-------- DATASET RECORDS

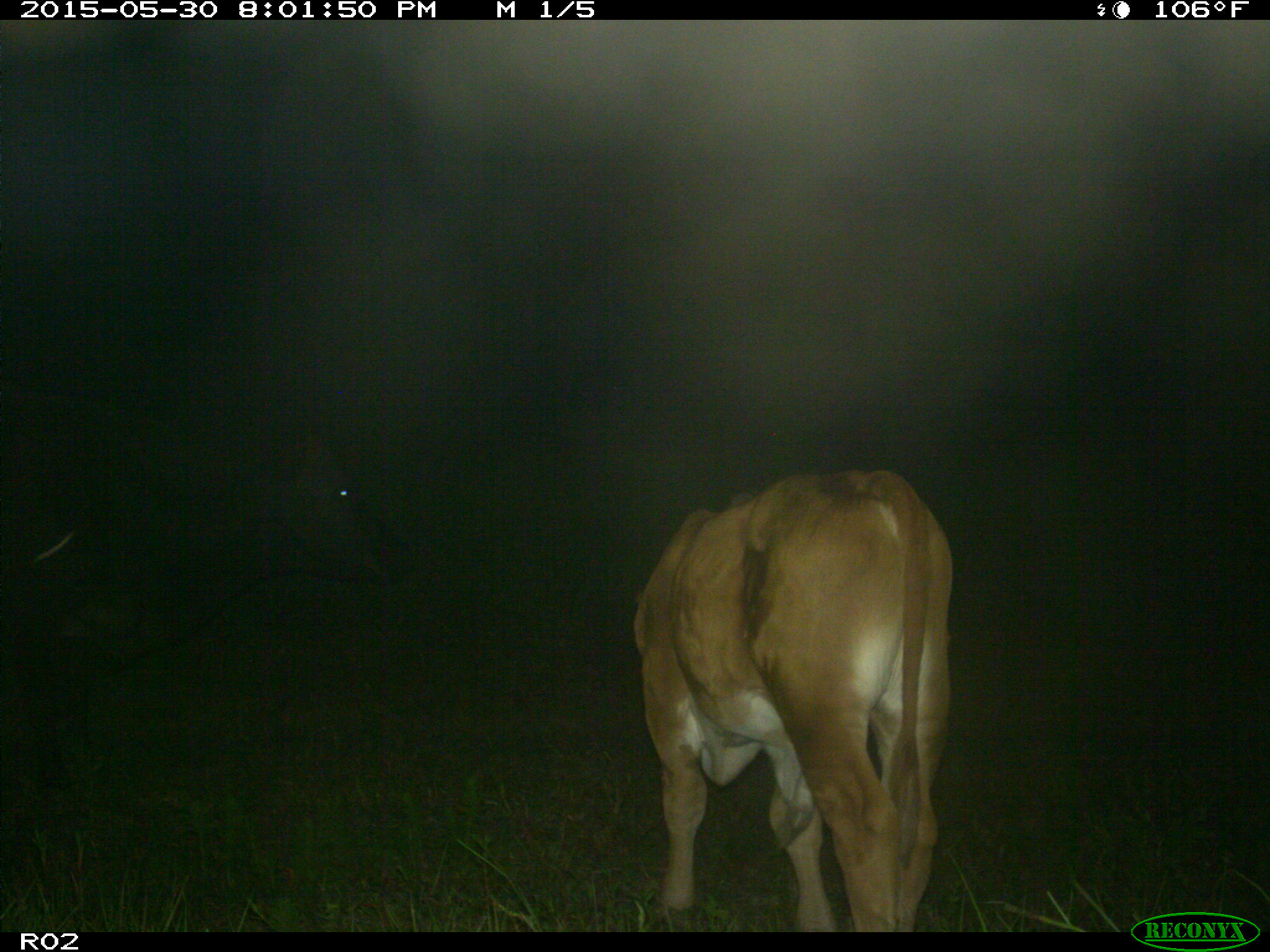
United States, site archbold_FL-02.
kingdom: Animalia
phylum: Chordata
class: Mammalia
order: Artiodactyla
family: Bovidae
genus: Bos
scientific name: Bos taurus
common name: domestic cow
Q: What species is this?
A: Bos taurus (domestic cow).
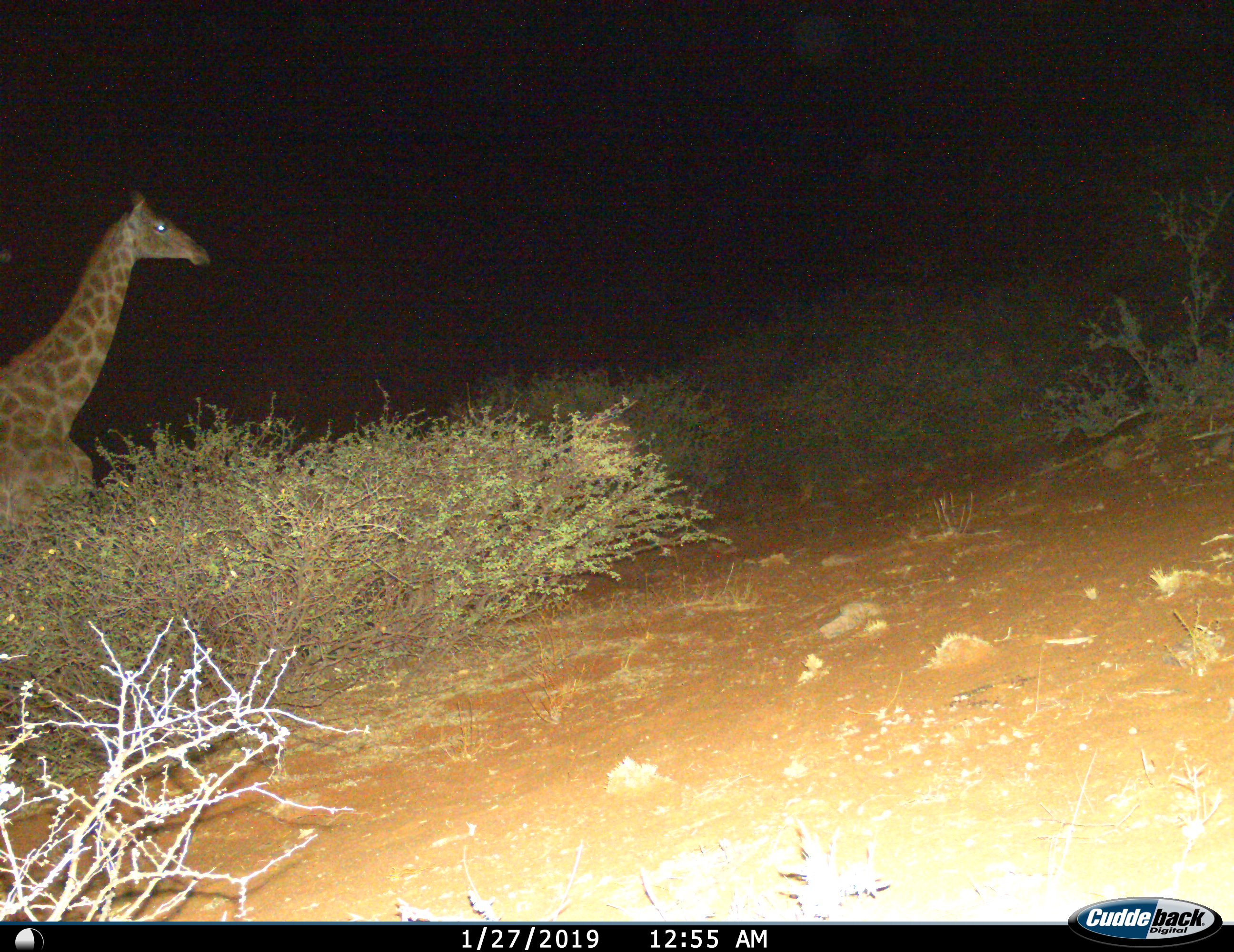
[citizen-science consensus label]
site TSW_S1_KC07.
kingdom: Animalia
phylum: Chordata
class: Mammalia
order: Artiodactyla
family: Giraffidae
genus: Giraffa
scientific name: Giraffa camelopardalis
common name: giraffe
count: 1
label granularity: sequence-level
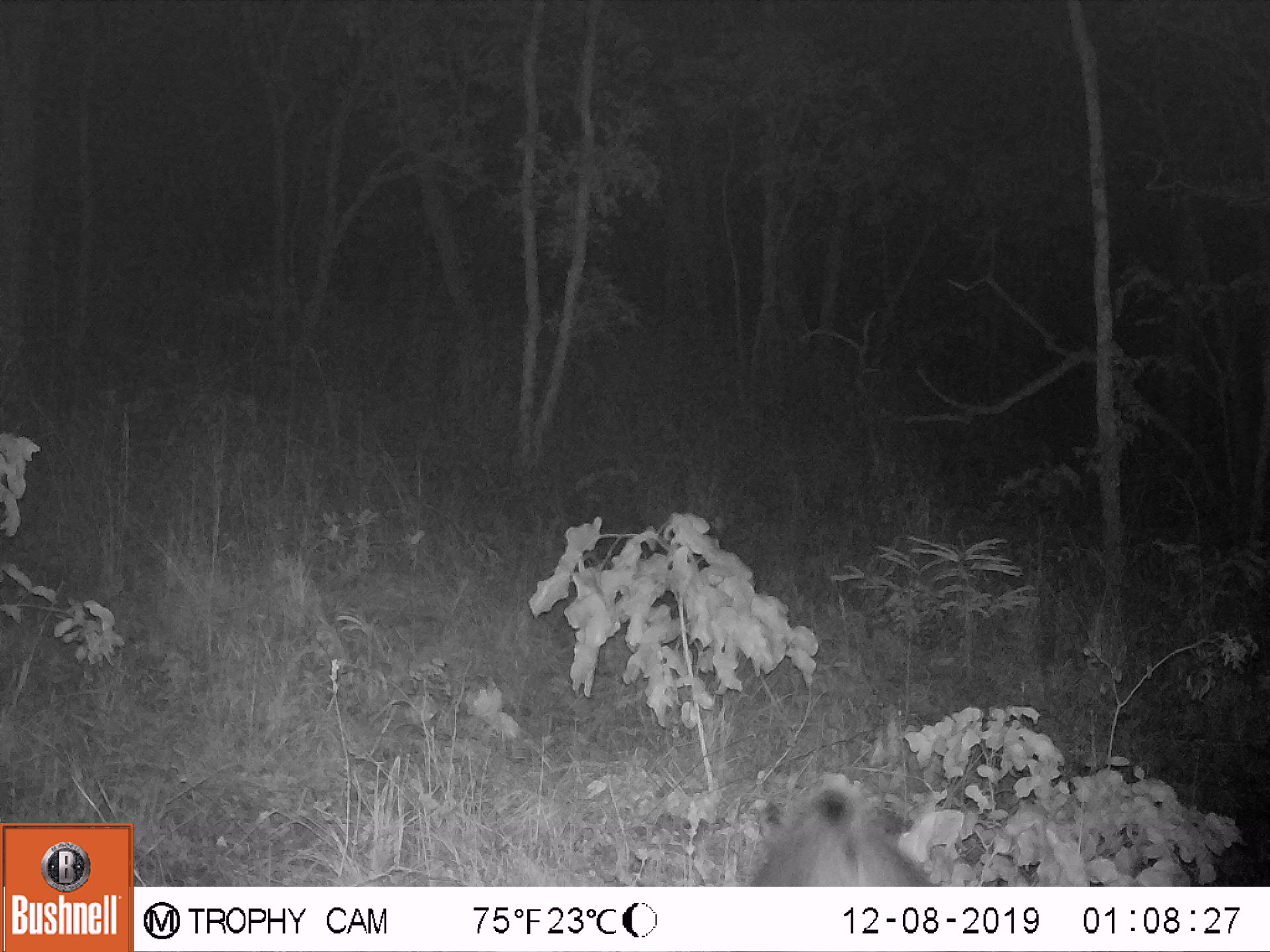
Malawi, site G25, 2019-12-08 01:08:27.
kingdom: Animalia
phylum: Chordata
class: Mammalia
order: Artiodactyla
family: Suidae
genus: Potamochoerus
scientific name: Potamochoerus larvatus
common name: bushpig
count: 1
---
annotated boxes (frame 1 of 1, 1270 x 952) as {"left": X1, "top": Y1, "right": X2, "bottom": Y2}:
bushpig: {"left": 736, "top": 778, "right": 937, "bottom": 886}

----------------

> [WORK INSTRUCTION]:
Pictures do not belong in the copy. Please reproduce the entries above exactly otherwise.

> [RESPONSE]:
United States, site archbold_FL-02.
kingdom: Animalia
phylum: Chordata
class: Mammalia
order: Artiodactyla
family: Bovidae
genus: Bos
scientific name: Bos taurus
common name: domestic cow
Q: What species is this?
A: Bos taurus (domestic cow).
[citizen-science consensus label]
site TSW_S1_KC07.
kingdom: Animalia
phylum: Chordata
class: Mammalia
order: Artiodactyla
family: Giraffidae
genus: Giraffa
scientific name: Giraffa camelopardalis
common name: giraffe
count: 1
label granularity: sequence-level
Malawi, site G25, 2019-12-08 01:08:27.
kingdom: Animalia
phylum: Chordata
class: Mammalia
order: Artiodactyla
family: Suidae
genus: Potamochoerus
scientific name: Potamochoerus larvatus
common name: bushpig
count: 1
---
annotated boxes (frame 1 of 1, 1270 x 952) as {"left": X1, "top": Y1, "right": X2, "bottom": Y2}:
bushpig: {"left": 736, "top": 778, "right": 937, "bottom": 886}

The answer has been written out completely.